Восстание 1825 года трагично не потому, что это был заведомо обреченный на провал первый героический шаг, а потому что оно представляло собой упущенную, но реальную историческую возможность для России соскочить с пути периферийного, полуколониального развития. То, насколько уникальна и неповторима была ситуация начала 20-х годов XIX века, стало очевидно уже
Конечно же, я не отрицаю риск, что ситуация в России и, что особенно важно, её долгосрочные перспективы развития, в результате моего вмешательства могут стать сильно хуже, чем было в моей истории, но этот риск был оправдан. Если только не будет реставрирована свергнутая абсолютистская рабовладельческая монархия, то, на мой взгляд, ситуация в стране вряд ли может быть сильно хуже эталонного варианта истории. Повторюсь, я был настроен серьёзно, я бы даже сказал рЭволюционно, и в любом случае не собирался давать задний ход.
***
По длинной, узкой лестнице поднялись на палубу, там уже толпился галдящий народ, рассматривая приближающейся берег Туманного Альбиона. На пристани портовая обслуга помогала нашему кораблю пришвартоваться, закрепляя канаты. По перекинутым с берега сходням пассажиры начали спускаться вниз, на твёрдую землю.
Местные грузчики-стюарды, сразу после растаможки в порту привезённого мною с собой транзитного оборудования, за плату в несколько шиллингов, вынесли и помогли загрузить в телегу извозчика все мои коробки с разобранным литографическим станком и пару сундуков с вещами и бумагой. Весь свой скарб отвёз в ближайшую гостиницу. За полгинеи снял на неделю два номера. Подкрепившись в местном трактире, оставив на хозяйстве ирландцев, я нанял кэб и отправился обратно в порт – выискивать судно, отправляющееся в Санкт-Петербург.
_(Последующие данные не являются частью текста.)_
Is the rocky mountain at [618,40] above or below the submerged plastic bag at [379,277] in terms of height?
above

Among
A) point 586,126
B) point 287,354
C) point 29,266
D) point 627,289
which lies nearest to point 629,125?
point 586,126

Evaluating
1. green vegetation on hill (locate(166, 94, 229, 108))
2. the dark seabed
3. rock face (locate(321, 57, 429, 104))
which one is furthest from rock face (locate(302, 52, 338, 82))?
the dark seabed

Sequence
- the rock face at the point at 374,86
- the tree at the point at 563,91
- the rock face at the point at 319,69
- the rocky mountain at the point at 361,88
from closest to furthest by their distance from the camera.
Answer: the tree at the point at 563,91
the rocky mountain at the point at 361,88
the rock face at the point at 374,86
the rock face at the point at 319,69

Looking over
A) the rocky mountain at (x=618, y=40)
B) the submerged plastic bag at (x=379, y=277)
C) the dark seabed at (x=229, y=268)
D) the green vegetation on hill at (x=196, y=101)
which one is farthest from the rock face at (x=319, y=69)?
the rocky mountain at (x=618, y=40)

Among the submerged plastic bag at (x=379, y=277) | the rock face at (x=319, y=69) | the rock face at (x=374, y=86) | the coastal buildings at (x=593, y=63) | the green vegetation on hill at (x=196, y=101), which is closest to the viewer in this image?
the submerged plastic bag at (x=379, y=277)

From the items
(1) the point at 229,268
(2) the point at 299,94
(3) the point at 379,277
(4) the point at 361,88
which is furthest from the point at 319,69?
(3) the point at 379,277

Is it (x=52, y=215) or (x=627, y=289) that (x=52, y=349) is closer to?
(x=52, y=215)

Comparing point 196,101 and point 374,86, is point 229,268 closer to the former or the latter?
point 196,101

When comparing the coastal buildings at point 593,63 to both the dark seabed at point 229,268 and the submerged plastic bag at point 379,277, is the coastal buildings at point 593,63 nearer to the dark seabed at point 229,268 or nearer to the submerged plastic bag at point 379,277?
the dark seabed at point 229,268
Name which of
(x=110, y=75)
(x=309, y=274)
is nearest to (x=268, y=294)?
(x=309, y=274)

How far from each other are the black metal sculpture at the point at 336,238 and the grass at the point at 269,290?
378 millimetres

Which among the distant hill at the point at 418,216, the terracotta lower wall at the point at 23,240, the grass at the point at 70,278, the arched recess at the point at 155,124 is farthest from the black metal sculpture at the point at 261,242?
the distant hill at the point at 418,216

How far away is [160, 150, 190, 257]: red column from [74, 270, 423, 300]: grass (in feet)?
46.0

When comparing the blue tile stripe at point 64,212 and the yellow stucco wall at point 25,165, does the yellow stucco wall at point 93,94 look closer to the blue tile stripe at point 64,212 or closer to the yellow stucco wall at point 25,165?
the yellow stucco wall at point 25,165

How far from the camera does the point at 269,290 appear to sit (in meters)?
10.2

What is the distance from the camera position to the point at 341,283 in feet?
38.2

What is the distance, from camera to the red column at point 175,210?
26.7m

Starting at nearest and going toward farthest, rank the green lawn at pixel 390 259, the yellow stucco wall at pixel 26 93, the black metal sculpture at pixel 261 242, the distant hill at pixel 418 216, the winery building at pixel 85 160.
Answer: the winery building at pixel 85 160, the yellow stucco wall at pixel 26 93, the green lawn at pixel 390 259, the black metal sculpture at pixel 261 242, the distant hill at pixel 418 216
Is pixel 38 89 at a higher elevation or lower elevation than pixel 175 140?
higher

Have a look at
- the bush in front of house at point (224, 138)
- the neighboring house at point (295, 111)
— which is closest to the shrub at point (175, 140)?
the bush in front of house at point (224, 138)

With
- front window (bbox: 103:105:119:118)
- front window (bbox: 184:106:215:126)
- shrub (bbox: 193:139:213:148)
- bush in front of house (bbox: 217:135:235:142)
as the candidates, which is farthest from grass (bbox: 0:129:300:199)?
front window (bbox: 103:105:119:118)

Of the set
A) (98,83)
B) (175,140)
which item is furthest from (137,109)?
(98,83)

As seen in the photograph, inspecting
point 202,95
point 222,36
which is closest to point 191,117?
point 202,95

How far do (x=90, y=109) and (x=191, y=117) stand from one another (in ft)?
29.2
Ничего подходящего в этом портовом городке не нашлось, пришлось брать междугородний дилижанс и в соседстве с семью пассажирами скататься в Лондон. Рядом со мной сидела очень даже милая англичанка к моему удивлению с упоением читающая в трясущемся «тарантасе» книгу «Человек-неведимка». Из-под кисейной юбки угадывались пара стройных ножек, а из-под шляпки, на обвалакивающие плечи ост-индийскую шаль, ниспадали светлые локоны волос. Хотя местные девушки и не пользовались румянами и пудрой, но все были очень бледны, загар, что в САСШ, что в Европе ныне совсем не в моде. Попробовал с ней заговорить сначала на французском, на что, удостоившись со стороны девушки внимательного осмотра с головы до ног, на всю свою многословность получал только ответы двух типов “oui” и “non”. Впоследствии я понял свою ошибку, образованные англичане в массе своей хоть и владеют французким, но предпочитают общаться на своём родном языке. В отличие от здешнего русского столичного дворянства – там, по слухам, без знания французкого языка будешь глух и нем. Именно это обстоятельство и заставило меня в Америке старательно учить французский, хотя, возможно, после наполеоновских войн ситуация с засильем в русском высшем обществе французского изменилась в лучшую сторону? Симпатичная же англичанка, к сожалению, оказалась замужем, поэтому раскрывать своё инкогнито я не стал, да и вряд ли бы она мне поверила, портрета автора в этой книге не было. Хотя нет, доказательства были в моём саквояже в виде книг американских издательств, а также некоторых газет где присутствовало рисованное изображение «знаменитого американского писателя».